§ WORK REQUEST
Below are the entries; set down each of them exactly.

§ SOURCE DATA
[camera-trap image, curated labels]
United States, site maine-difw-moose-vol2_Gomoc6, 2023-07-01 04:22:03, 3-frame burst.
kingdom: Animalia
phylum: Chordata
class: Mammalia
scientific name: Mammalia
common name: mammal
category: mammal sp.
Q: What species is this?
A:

§ YOUR RESPONSE
[camera-trap image, curated labels]
United States, site maine-difw-moose-vol2_Gomoc6, 2023-07-01 04:22:03, 3-frame burst.
kingdom: Animalia
phylum: Chordata
class: Mammalia
scientific name: Mammalia
common name: mammal
category: mammal sp.
Q: What species is this?
A:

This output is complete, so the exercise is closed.